Working the math backwards
Those numbers might seem a bit arbitrarily chosen. It makes more sense than it initially appears, once you determine the input constraints.
These constraints appear to be:
Input should be treated as undervoltage below 35 V. (This appears to be chosen based on the default undervoltage shutdown threshold.)
The nominally 12 V output should be allowed to dip to 11 V. (This number I can’t explain, but it’s below the 11.54 V minimum loaded output voltage of the supply in expected operating conditions.)
We can use this to work out the rest of the math:
Per the datasheet, the BMR491 uses a 3:1 winding ratio on its transformer, and the representative fundamental circuit diagram on page 4 of the datasheet shows that this is being used to divide the input voltage by 3.
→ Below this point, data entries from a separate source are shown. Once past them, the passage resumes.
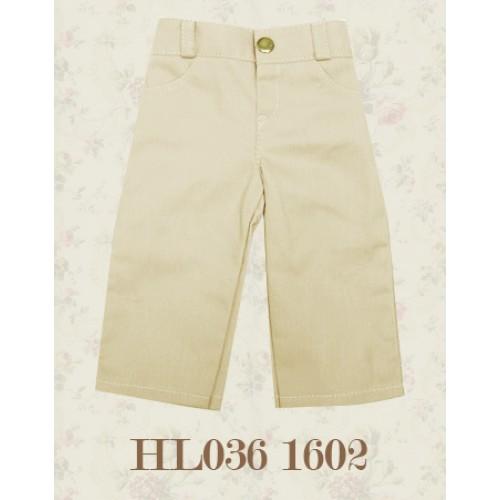 1/4 *Long Shorts * HL036 1602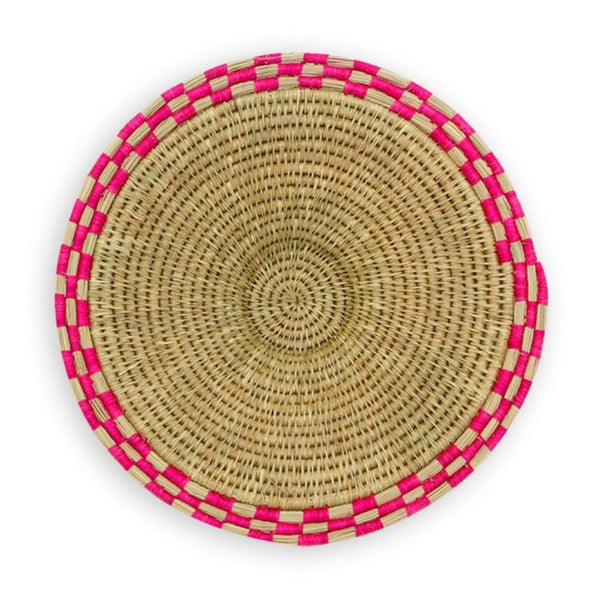 Gone Rural Block Waves Basket Pink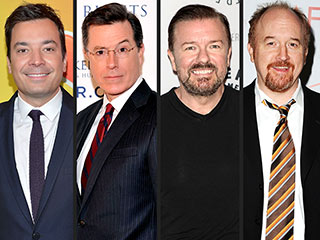 You'll Never Guess the Most-Followed Emmy Nominee on Twitter | Jimmy Fallon, Louis C.K., Ricky Gervais, Stephen Colbert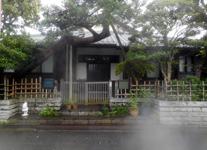 200715-04.jpg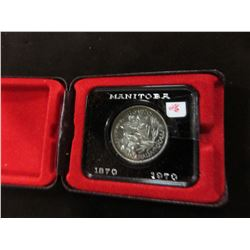 1970 MANITOBA PROOF CASED CANADA DOLLAR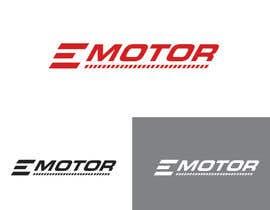 seanbobbato tarafından Design a Logo for E-MOTOR için no 125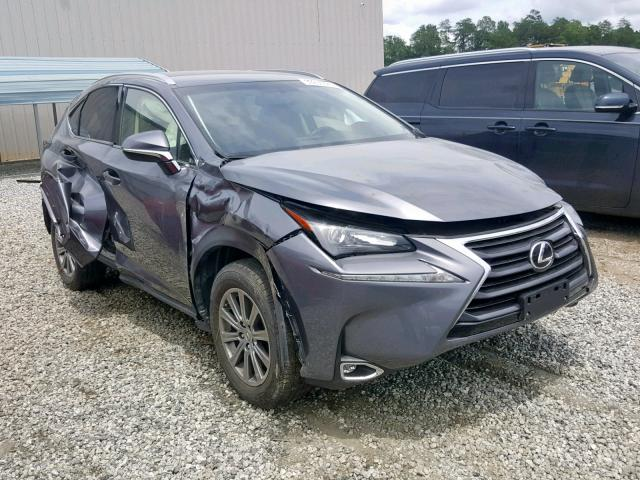 click here to view 2016 LEXUS NX 200T at IBIDSAFELY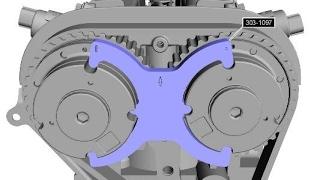 ГРМ / Ford Focus 2-3 записаться связаться со мной wichengad@gmail.com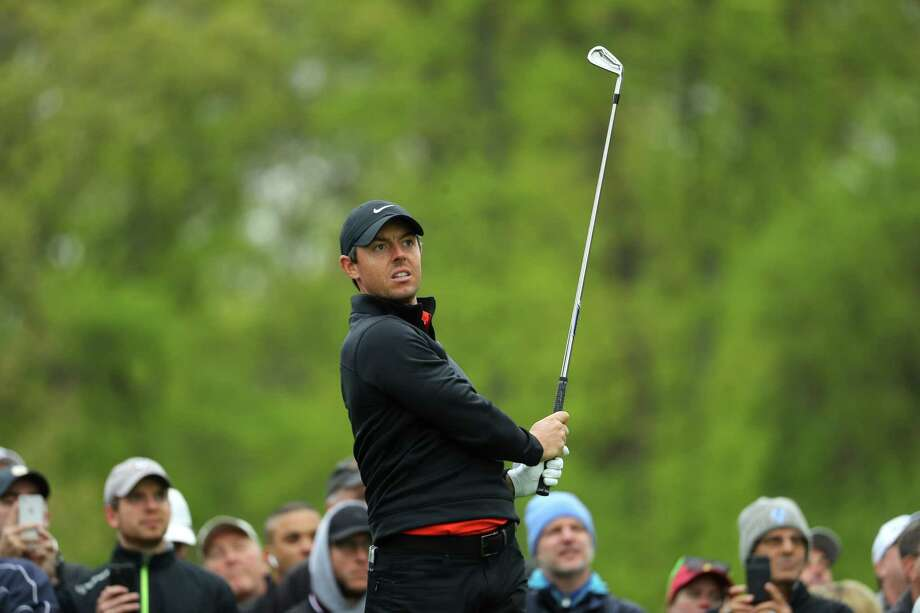 BETHPAGE, NEW YORK - MAY 14: Rory McIlroy of Northern Ireland plays a shot during a practice round prior to the 2019 PGA Championship at the Bethpage Black course on May 14, 2019 in Bethpage, New York. (Photo by Warren Little/Getty Images) Photo: Warren Little / 2019 Getty Images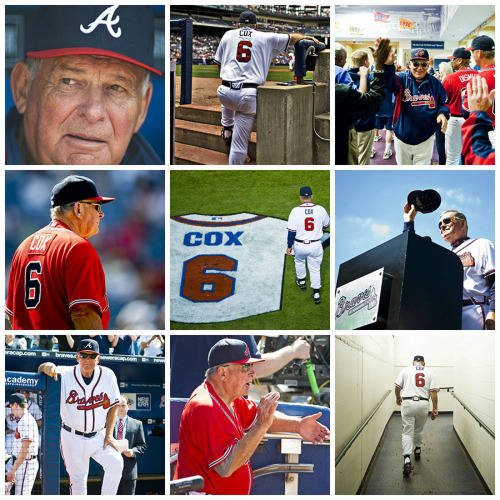 Happy 72nd birthday to Braves legend, Bobby Cox!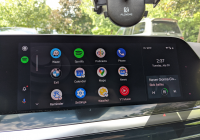 Tesla software Update Tracker Best Of the Long Awaited android Auto Update for Bmws is now Available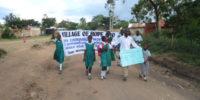 2014-kenya-villageofhope4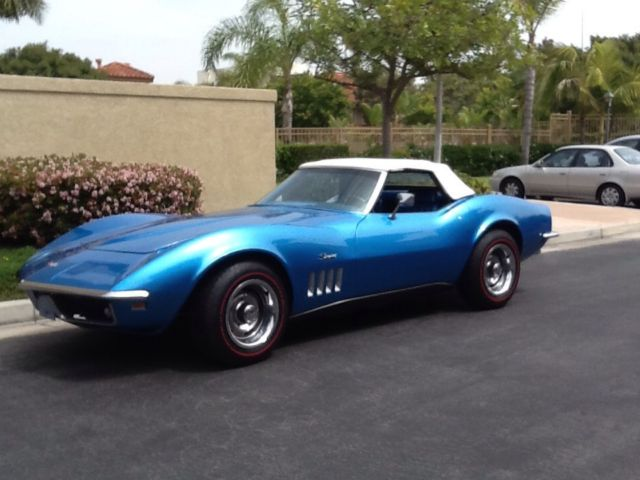 1969 corvette stingray conv for sale photos technical. Cars Review. Best American Auto & Cars Review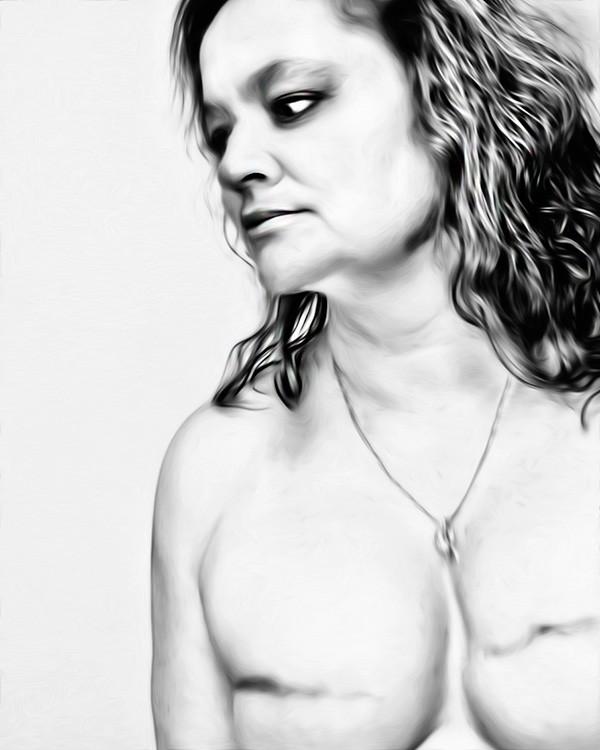 Deanna before her tattoo - TINA QUATRONI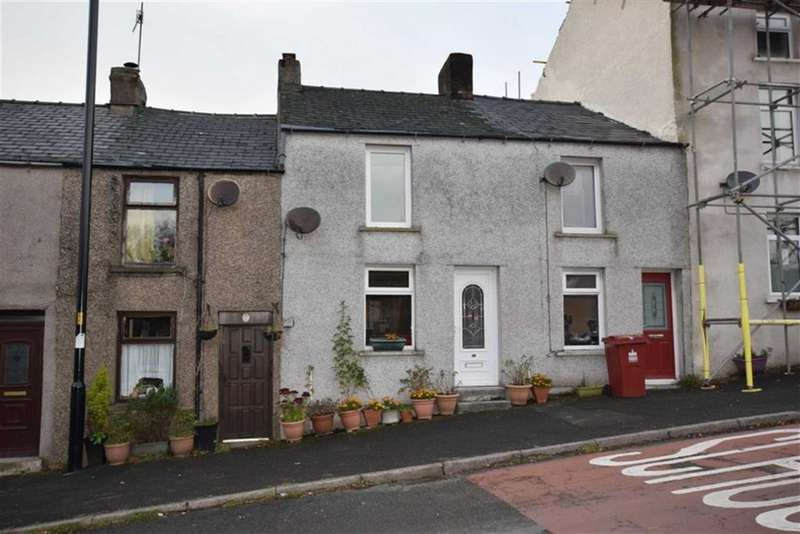 2 Bedrooms Terraced House for sale in Crooklands Brow, Dalton-in-Furness, Cumbria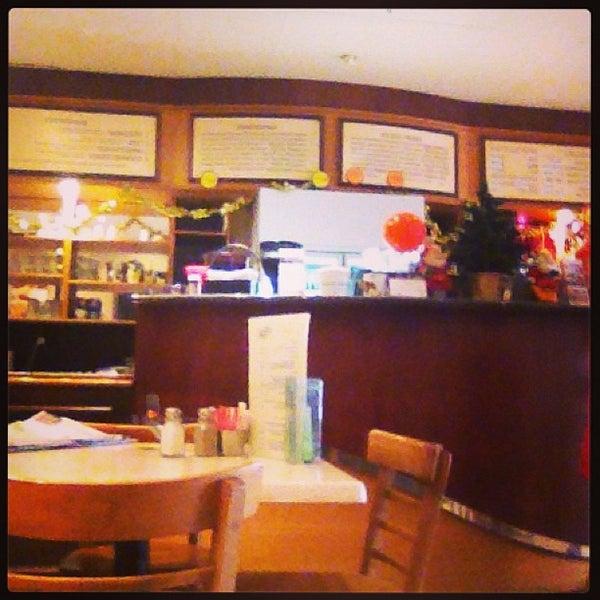 Wattle Cafe New York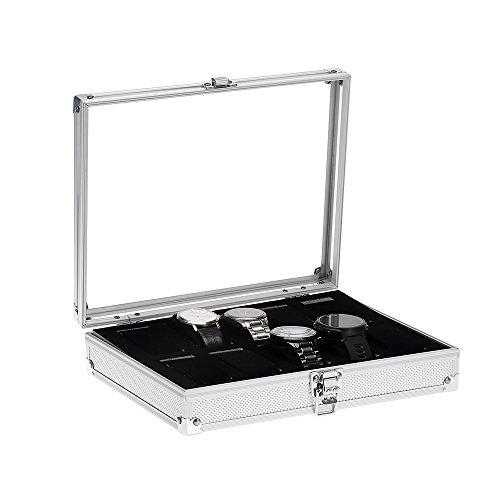 Caja-de-relojes-de-aluminio-caja-de-Almacenamiento-para-Relojes-y-joyeros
A 35 V input, divided by 3, would produce 11.67 V.
The "buck" DC-DC converter portion of the BMR491’s circuit limits this further through PWM (pulse width modulation), and the control electronics govern the output after PWM by adjusting the duty cycle — the fraction of a pulse cycle where the input is "on." As the input voltage drops, the control electronics will compensate by increasing the duty cycle of the converter, up to the maximum imposed by configuration.
Flex’s proposed maximum duty cycle (95%) prevents the converter from making it all the way up to 11.67 V for 35 V input. Instead, it stops at about 11.08 V.
This helps to ensure that the 11 V undervoltage fault trips at just below 35 V input.
Trying to rederive Flex’s constants
Flex’s mitigation document indicates that the MAX_DUTY register should be
written with hex 0xF8EA, which they describe as 0.9428 or 0.95 depending on
where you look in the document. They also provide a screenshot from a Word
document describing PMBus register writes in hex, which gives a value that
differs in one character: 0xF0EA.
Both of these values are wrong.
The MAX_DUTY register is specified by PMBus, but the standard gives the vendor
leeway on the format used:
The PMBus device product literature shall clearly state which format the device uses.
Fortunately, the "device product literature" (which is to say, Flex’s technical
specification) does in fact specify the format used in MAX_DUTY as a PMBus
LINEAR11 value.
LINEAR11 is a slightly idiosyncratic PMBus encoding for a 16-bit unsigned
floating point number.
The most significant 5 bits are the exponent in two’s complement format.
The lower 11 bits are the mantissa as an unsigned integer.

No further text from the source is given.